The listing below should be reproduced exactly, with the pictures omitted.

- Data
━━━━━━
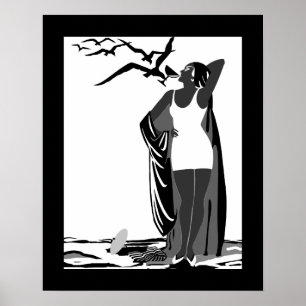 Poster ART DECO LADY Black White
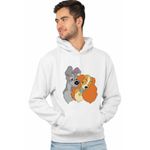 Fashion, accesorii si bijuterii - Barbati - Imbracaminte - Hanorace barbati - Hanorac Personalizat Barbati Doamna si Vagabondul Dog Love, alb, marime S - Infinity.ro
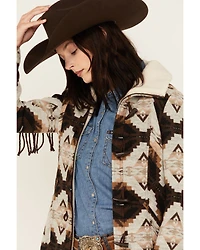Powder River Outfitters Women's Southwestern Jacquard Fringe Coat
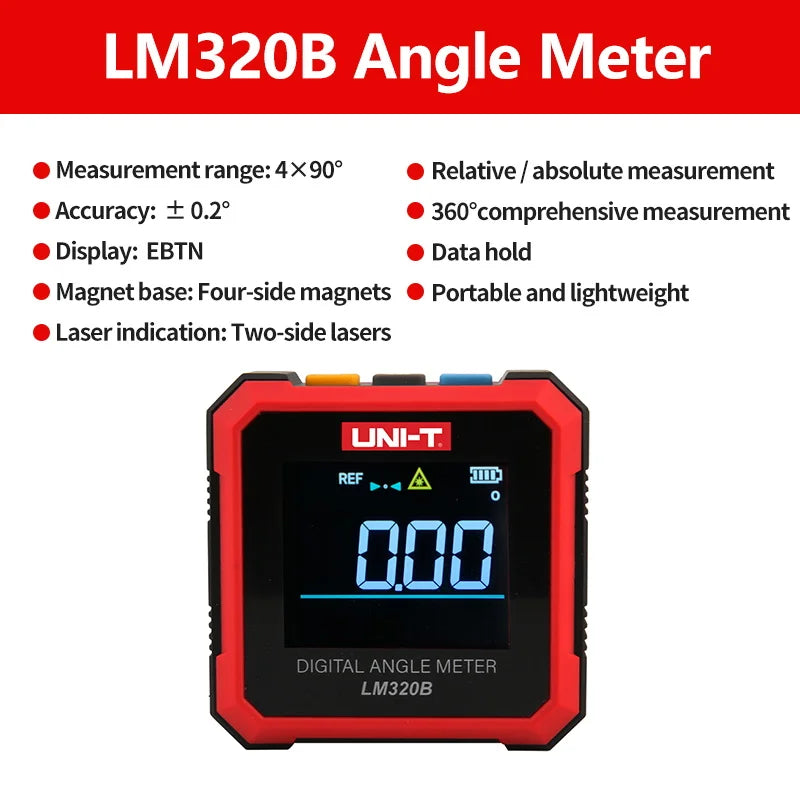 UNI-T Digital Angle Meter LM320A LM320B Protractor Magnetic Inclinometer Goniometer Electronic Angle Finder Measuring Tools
━━━━━━
- Your response
 Poster ART DECO LADY Black White
 Fashion, accesorii si bijuterii - Barbati - Imbracaminte - Hanorace barbati - Hanorac Personalizat Barbati Doamna si Vagabondul Dog Love, alb, marime S - Infinity.ro
Powder River Outfitters Women's Southwestern Jacquard Fringe Coat
 UNI-T Digital Angle Meter LM320A LM320B Protractor Magnetic Inclinometer Goniometer Electronic Angle Finder Measuring Tools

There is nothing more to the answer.